B. The Government's reply

B. The Government's reply
  1. 114. In its reply dated 9 June 1980, the Government states that it is unaware of the facts both as for the raid or the CNT's headquarters and the persecution to which Mr. Celso de León Flores was said to have been subjected in Mexico, as both events are said to have taken place under a previous government. Nevertheless, it states that hr. León Flores had been a leader of the CNT and a founder of the Christian Democratic Party but that he had been thrown out of these two organisations. The Government goes on to state that he still carries on trade union activities with another organisation and makes use of his right of freedom of expression, which is guaranteed to him in Guatemala, to fight against the draft Labour Code, particularly during lectures at the University. The Government concludes that this person is exercising his trade union activities normally without suffering any persecution or restriction on his freedom.

C. The Committee's conclusions

C. The Committee's conclusions
  1. 115. In this matter, the Committee notes that the Government has supplied a reply of a general nature dated 9 June 1980, but that it has not replied to the specific questions which were submitted to it.
  2. 116. In these circumstances, the Committee would like to draw the Government's attention to the general principles as regards the protection of freedom of association which governs these questions.
  3. 117. Thus, regarding searches of trade union premises, the Committee, while recognising that trade unions, like other associations or persons, cannot claim immunity from such an intervention, has always emphasised the importance which it attaches to the principle that such a search should only be made following the issue of a warrant by the ordinary judicial authority and only after that authority has been satisfied that reasonable grounds exist for supposing that evidence exists on the said premises material to eliciting the truth and to a prosecution for an offence under the ordinary law. In such cases, the search should be restricted to the purposes in respect of which the warrant was issued in fact, in the resolution on trade union rights and their relation to civil liberties, adopted by the international Labour Conference at its 54th Session (1970), the Conference expressed the view that the right to protection of trade union property was one of those civil liberties which are essential for the normal exercise of trade union rights.
  4. 118. As concerns the persecution to which Mr.
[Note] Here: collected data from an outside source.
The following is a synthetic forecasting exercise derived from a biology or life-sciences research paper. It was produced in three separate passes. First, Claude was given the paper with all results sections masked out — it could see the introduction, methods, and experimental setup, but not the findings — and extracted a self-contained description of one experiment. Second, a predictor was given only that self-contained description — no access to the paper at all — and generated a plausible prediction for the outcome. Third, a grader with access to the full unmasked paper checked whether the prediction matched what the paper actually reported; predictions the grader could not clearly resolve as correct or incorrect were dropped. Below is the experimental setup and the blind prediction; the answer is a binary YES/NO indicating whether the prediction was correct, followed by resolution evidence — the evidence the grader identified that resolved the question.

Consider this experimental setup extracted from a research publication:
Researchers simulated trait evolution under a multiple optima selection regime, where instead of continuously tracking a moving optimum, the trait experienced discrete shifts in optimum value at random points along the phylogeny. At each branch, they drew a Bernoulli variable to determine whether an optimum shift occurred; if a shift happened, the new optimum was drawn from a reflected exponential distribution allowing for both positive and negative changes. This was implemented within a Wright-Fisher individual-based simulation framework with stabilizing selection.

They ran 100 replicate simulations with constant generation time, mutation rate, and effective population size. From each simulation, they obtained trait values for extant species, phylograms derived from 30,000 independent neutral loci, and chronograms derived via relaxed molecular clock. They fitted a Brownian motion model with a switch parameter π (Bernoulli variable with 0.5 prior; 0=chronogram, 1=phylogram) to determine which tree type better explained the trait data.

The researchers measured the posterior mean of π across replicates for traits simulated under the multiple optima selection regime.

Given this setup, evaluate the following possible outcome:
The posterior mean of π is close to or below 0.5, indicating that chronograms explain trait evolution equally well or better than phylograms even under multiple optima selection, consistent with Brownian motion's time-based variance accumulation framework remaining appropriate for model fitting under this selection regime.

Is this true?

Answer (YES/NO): YES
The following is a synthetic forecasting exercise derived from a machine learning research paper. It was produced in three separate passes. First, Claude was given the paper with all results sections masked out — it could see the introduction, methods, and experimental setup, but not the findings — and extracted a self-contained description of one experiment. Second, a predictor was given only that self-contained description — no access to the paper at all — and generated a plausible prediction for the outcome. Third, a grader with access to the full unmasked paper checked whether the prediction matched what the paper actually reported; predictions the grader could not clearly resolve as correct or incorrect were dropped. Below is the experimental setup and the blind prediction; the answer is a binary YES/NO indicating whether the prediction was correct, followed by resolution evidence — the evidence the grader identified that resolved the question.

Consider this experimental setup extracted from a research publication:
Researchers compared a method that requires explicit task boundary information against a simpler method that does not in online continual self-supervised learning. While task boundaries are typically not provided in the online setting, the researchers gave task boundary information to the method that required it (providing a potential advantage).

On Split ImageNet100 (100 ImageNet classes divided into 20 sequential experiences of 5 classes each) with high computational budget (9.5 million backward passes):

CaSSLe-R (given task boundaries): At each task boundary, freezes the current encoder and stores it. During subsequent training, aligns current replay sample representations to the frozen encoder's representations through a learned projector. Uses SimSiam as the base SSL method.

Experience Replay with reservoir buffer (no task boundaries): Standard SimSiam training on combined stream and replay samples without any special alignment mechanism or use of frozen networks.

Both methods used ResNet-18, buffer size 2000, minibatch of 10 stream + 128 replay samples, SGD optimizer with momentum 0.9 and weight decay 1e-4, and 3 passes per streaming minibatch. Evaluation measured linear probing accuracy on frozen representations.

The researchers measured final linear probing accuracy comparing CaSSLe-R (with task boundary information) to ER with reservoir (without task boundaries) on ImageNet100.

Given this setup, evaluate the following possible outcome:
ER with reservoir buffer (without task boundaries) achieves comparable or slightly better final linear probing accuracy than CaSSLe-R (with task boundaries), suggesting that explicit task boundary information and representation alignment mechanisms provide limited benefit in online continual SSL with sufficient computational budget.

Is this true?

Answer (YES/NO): YES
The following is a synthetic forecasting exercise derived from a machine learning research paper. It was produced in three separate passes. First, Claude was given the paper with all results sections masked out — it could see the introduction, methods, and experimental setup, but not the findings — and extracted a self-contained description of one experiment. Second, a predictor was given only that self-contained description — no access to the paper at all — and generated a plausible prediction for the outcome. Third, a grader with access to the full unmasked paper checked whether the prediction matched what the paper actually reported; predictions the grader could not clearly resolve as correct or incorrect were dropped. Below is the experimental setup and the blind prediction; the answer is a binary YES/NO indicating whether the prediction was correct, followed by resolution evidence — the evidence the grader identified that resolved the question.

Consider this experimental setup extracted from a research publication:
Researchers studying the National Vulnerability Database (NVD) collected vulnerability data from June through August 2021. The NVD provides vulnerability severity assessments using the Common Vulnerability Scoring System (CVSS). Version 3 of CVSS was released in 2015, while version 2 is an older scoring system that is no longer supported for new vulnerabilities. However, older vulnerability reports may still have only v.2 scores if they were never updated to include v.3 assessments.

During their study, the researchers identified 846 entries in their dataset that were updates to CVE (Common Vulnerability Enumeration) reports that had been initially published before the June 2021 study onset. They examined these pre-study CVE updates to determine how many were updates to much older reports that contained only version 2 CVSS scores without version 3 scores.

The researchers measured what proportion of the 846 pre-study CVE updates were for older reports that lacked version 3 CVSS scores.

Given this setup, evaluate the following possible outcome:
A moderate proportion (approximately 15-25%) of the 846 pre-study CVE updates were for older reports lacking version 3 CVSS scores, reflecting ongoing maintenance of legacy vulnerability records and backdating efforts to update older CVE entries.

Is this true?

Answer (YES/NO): NO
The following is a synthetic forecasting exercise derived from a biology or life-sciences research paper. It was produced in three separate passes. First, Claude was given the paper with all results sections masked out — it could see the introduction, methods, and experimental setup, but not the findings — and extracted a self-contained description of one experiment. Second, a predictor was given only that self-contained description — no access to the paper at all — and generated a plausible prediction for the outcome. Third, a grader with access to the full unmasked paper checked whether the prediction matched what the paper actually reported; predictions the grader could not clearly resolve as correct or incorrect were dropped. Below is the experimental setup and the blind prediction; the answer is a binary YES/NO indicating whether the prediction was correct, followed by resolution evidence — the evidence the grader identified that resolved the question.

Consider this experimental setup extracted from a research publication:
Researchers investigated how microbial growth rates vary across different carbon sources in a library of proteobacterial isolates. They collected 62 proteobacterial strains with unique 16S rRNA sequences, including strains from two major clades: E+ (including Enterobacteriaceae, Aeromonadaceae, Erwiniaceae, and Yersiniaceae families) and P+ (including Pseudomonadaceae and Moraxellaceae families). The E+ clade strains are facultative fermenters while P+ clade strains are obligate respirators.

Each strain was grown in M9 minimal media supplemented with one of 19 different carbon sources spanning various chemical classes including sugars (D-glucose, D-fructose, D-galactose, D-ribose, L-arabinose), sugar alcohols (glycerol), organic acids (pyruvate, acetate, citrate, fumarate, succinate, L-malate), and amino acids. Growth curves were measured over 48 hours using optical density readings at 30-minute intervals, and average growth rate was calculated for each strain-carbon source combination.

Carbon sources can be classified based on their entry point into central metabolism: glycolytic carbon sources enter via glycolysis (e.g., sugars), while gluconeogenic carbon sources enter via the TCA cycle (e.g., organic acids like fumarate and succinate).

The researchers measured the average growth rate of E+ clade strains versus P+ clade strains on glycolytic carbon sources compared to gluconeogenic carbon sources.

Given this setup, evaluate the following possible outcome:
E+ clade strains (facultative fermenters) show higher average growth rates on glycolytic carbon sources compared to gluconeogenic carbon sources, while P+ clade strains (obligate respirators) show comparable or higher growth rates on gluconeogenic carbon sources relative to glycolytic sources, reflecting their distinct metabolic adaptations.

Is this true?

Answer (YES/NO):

Celso de León Flores is said to have been subjected in June 1976 whilst in Mexico, the Committee, although it is not able to comment on the merits of the allegation in full knowledge of the facts as the Government has not supplied a detailed reply on this question, would nevertheless like to recall that where a person acts as a delegate in a trade union body or at a trade union conference, he should not be worried or prejudiced because of his trade union activities.
  5. 119. In any case, the complainants' allegations are old, dating from June 1976, and the complaint has not been recently supported by additional information.

The Committee's recommendations

The Committee's recommendations
  1. 120. In these circumstances, the Committee recommends the Governing Body to draw the Government's attention to the principles and considerations set out is paragraphs 117 and 118 above concerning the search of trade union premises and the alleged persecution of a leader while he was carrying out trade union business.